54 days... the time keeps counting down and as much as I try to stop life to get a handle on it... I'm no different than anyone else, and I can't... time just keeps slipping away.
I wish I could say that I've accomplished so much since my last post from
65 days, however, everything I've accomplished, while still important, hasn't helped in packing up my house. We went to camp and had a wonderful time, but have found it hard to get into the groove of this whole moving thing.
We've been anticipating a move for years now... and yet, as I sit on the inevitable... it somehow seems surreal...
We went to Detroit Lakes yesterday... the whole family. We met some fabulous people with a passion to share Christ with others... no matter what. They're excited that we're coming there... because they "get it". They know there are people who aren't going to church... people who don't know God... people who have rejected God... and people who just haven't "fit in"... who need to be reached.
They understand that our family isn't coming in to "compete" with their churches...
We're going to Detroit Lakes because there is still a need, and it takes various people to reach different kinds of people.
We also drove by the house we'll be living in from September until the end of May. It's rented now so we couldn't show them, but they got to see where it was and make it all seem "more real". As we drove through the city, I felt myself getting more excited... and nervous... and scared... but mostly excited because I know that while there are so many questions to be answered... HE KNOWS ALL THE ANSWERS and it's going to be great.
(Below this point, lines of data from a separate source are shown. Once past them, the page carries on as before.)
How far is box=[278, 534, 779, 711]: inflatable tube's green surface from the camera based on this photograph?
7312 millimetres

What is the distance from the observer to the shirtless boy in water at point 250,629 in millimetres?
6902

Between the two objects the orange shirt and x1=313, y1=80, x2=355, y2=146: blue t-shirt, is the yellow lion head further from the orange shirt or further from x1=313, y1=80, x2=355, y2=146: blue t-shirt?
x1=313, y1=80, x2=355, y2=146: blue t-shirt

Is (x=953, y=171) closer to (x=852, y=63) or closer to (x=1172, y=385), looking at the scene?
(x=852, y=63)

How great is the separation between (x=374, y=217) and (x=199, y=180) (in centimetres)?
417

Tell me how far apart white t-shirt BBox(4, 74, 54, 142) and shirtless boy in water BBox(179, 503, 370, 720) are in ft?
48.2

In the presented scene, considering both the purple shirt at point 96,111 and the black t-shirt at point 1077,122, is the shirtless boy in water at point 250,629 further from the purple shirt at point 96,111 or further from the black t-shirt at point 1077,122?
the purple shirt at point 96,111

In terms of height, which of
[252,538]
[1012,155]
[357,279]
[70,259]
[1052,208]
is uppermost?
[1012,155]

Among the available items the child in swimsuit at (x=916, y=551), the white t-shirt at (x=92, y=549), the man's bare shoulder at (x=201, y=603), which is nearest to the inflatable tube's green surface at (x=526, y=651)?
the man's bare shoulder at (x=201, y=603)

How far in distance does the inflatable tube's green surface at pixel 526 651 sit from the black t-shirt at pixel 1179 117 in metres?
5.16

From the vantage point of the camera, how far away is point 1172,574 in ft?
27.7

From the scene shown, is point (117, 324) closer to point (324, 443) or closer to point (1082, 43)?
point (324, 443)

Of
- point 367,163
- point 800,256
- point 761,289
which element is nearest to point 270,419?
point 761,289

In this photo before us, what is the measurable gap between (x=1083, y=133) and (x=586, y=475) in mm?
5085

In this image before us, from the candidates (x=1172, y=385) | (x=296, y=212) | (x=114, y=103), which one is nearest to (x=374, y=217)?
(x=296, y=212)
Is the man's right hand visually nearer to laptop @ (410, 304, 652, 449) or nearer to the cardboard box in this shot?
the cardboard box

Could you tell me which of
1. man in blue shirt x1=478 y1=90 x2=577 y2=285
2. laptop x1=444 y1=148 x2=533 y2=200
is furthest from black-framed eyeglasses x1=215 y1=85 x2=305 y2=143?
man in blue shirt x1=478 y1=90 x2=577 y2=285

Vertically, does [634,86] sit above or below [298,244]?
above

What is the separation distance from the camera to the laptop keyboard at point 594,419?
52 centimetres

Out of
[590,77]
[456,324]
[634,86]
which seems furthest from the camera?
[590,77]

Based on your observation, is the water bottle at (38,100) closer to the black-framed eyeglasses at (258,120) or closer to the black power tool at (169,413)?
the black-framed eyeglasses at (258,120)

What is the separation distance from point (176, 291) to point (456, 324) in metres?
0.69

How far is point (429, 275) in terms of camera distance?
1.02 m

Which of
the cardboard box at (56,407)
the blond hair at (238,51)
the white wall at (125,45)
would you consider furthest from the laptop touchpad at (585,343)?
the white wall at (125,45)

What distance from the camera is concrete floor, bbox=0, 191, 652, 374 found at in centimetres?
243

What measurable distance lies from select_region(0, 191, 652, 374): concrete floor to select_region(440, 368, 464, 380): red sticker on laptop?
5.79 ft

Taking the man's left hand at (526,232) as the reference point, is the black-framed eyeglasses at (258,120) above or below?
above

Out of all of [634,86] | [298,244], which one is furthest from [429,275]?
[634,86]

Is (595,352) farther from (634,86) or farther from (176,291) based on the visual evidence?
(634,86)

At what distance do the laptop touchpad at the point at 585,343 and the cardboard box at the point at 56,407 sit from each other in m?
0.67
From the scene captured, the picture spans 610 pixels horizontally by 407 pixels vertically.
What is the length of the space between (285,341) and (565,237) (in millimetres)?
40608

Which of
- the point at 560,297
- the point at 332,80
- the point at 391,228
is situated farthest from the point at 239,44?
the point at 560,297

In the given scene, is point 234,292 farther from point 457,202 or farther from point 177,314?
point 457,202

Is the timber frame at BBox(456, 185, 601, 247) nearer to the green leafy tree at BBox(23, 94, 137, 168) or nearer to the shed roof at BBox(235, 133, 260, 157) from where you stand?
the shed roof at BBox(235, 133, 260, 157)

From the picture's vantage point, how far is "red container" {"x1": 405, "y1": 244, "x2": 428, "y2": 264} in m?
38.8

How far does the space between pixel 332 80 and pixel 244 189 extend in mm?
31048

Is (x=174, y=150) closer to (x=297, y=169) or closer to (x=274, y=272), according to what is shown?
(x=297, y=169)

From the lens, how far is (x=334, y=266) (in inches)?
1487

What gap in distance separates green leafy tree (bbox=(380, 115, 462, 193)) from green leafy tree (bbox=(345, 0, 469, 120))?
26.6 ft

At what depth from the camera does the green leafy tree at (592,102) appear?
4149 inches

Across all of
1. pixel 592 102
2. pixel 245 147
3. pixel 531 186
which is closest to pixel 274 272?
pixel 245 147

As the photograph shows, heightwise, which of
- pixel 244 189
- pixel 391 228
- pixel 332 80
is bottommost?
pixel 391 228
I've heard planting a church is similar to having a baby... the months of preparation and anticipation for the "arrival" of something new... knowing life will change, but not knowing exactly how. As I carry our next child, I feel even closer to that comparison... waiting to see the life being created in my body, as well as the "life" the Lord is creating to be birthed in Detroit Lakes. It's going to be an exciting year for the Verlennich Tribe!
So, today as I look around at my house and all there is to do (did you know that when packing a house to move, you STILL have to do laundry and the dishes like every other day?!), I find myself with renewed energy as I think about our future in Detroit Lakes... and the lives of people we have yet to meet... and touch with the hope of Christ.